** begin Article **

Skip to content

network problem caused by absent reverse entry in snat_v4_external map #29305

@ghost

Description

Is there an existing issue for this?

  • I have searched the existing issues

What happened?

This is a follow-up issue of #27821

This problem still exists in v1.14.4.

Recently I found that the problem can be triggered when lots of connections try to connect some targets with different local ports, steps to reproduced the problem are:

  1. Run a server outside the cluster, listen some ports at same time. Assume the host addr is 99.99.99.99
package main

import (
	"fmt"
	"net"
)

func main() {
	for i := 12345; i < 12355; i++ {
		go Listen(i)
	}
	c := make(chan struct{})
	<-c
}

func Listen(port int) {
	s := fmt.Sprintf("0.0.0.0:%d", port)
	fmt.Printf("start port %d\n", port)
	conn, err := net.Listen("tcp", s)
	if err != nil {
		panic(err)
	}

	for {
		netC, err := conn.Accept()

** end Article **
** begin Dataset entries **

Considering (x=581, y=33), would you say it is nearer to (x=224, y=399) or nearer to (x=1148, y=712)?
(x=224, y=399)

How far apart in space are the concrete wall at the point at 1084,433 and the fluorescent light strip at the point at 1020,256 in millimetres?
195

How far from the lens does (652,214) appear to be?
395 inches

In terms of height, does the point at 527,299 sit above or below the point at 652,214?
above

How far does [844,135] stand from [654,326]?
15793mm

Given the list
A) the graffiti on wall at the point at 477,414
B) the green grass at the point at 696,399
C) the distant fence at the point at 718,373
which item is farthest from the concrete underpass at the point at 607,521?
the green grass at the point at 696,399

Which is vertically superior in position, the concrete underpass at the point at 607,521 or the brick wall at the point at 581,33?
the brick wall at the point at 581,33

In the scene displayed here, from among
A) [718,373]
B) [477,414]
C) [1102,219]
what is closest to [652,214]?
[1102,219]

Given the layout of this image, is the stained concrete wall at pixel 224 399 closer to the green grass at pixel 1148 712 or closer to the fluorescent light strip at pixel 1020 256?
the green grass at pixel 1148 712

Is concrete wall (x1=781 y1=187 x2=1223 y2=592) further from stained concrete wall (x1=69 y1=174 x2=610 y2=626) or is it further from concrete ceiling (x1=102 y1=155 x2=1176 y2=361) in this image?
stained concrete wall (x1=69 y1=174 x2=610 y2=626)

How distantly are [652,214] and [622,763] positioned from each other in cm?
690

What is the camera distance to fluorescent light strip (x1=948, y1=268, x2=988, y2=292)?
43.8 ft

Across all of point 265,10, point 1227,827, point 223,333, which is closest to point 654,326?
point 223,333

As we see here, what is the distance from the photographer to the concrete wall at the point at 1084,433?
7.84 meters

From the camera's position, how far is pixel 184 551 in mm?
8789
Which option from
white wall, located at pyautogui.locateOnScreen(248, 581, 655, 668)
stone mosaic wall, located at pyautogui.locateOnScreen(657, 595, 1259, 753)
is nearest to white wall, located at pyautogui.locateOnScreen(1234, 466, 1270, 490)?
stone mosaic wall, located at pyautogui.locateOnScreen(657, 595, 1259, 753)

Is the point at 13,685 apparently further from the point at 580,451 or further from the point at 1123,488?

** end Dataset entries **

## Set problem A
According to the issue, in which version does the problem still exist?
## Set problem B
Gather every line of the listing that contains the string "above".

## Result A
v1.14.4

## Result B
In terms of height, does the point at 527,299 sit above or below the point at 652,214?
above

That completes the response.